From mboxrd@z Thu Jan  1 00:00:00 1970
From: "Gonzalez Monroy, Sergio" <sergio.gonzalez.monroy@intel.com>
Subject: Re: libhugetlbfs
Date: Thu, 23 Jul 2015 10:29:53 +0100
Message-ID: <55B0B411.5050903@intel.com>
References: <3797202.NyZr8XgqE1@xps13> <55B09913.8040100@intel.com>
 <1504831.JexCQJ5PJA@xps13>
Mime-Version: 1.0
Content-Type: text/plain; charset=windows-1252; format=flowed
Content-Transfer-Encoding: 7bit
Cc: dev@dpdk.org
To: Thomas Monjalon <thomas.monjalon@6wind.com>
Return-path: <dev-bounces@dpdk.org>
Received: from mga11.intel.com (mga11.intel.com [192.55.52.93])
 by dpdk.org (Postfix) with ESMTP id E36BAC332
 for <dev@dpdk.org>; Thu, 23 Jul 2015 11:29:59 +0200 (CEST)

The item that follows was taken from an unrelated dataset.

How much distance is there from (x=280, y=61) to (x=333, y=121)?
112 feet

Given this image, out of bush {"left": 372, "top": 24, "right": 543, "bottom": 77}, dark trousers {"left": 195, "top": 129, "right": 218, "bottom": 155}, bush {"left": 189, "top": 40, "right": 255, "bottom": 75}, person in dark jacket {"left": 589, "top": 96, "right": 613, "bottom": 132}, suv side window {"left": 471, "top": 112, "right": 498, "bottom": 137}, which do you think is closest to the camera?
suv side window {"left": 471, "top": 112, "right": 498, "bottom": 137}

In-Reply-To: <1504831.JexCQJ5PJA@xps13>
List-Id: patches and discussions about DPDK <dev.dpdk.org>
List-Unsubscribe: <http://dpdk.org/ml/options/dev>,
 <mailto:dev-request@dpdk.org?subject=unsubscribe>
List-Archive: <http://dpdk.org/ml/archives/dev/>
List-Post: <mailto:dev@dpdk.org>
List-Help: <mailto:dev-request@dpdk.org?subject=help>
List-Subscribe: <http://dpdk.org/ml/listinfo/dev>,
 <mailto:dev-request@dpdk.org?subject=subscribe>
Errors-To: dev-bounces@dpdk.org
Sender: "dev" <dev-bounces@dpdk.org>

On 23/07/2015 09:12, Thomas Monjalon wrote:
> 2015-07-23 08:34, Gonzalez Monroy, Sergio:
>> On 22/07/2015 11:40, Thomas Monjalon wrote:
>>> Sergio,
>>>
>>> As the maintainer of memory allocation, would you consider using
>>> libhugetlbfs in DPDK for Linux?
>>> It may simplify a part of our memory allocator and avoid some potential
>>> bugs which would be already fixed in the dedicated lib.
>> I did have a look at it a couple of months ago and I thought there were
>> a few issues:
>> - get_hugepage_region/get_huge_pages only allocates default size huge pages
>>     (you can set a different default huge page size with environment
>> variables but no
>>     support for multiple sizes) plus we have no guarantee on physically
>> contiguous pages.
> Speaking about that, we don't always need contiguous pages.
> Maybe we should take it into account when reserving memory.
> Some flags DMA (locked physical pages that are not swappable) and CONTIGUOUS
> may be considered.
Sure. I think I also mentioned this as possible future work in the 
Dynamic Memzones RFC.
>> - That leave us with
>> hugetlbfs_unlinked_fd/hugetlbfs_unlinked_fd_for_size. These APIs
>>     wouldn't simplify a lot the current code, just the allocation of the
>> pages themselves
>>     (ie. creating a file in hugetlbfs mount).
>>     Then there is the issue with multi-process; because they return a
>> file descriptor while
>>     unlinking the file, we would need some sort of Inter-Process
>> Communication to pass
>>     the descriptors to secondary processes.
>> - Not a big deal but AFAIK it is not possible to have multiple mount
>> points for the same
>>     hugepage size, and even if you do, hugetlbfs_find_path_for_size
>> returns always the
>>     same path (ie. first found in list).
>> - We still need to parse /proc/self/pagemap to get physical address of
>> mapped hugepages.
>>
>> I guess that if we were to push for a new API such as
>> hugetlbfs_fd_for_size, we could use
>> it for the hugepage allocation, but we still would have to parse
>> /proc/self/pagemap to get
>> physical address and then order those hugepages.
>>
>> Thoughts?
> Why not extending the API and pushing our code to this lib?
> It would allow to share the maintenance.
>
> The same move could be done to libpciaccess.
I don't disagree with the idea of using libhugetlbfs, I just tried to 
point out that
it's not just a drop in replacement.

Sergio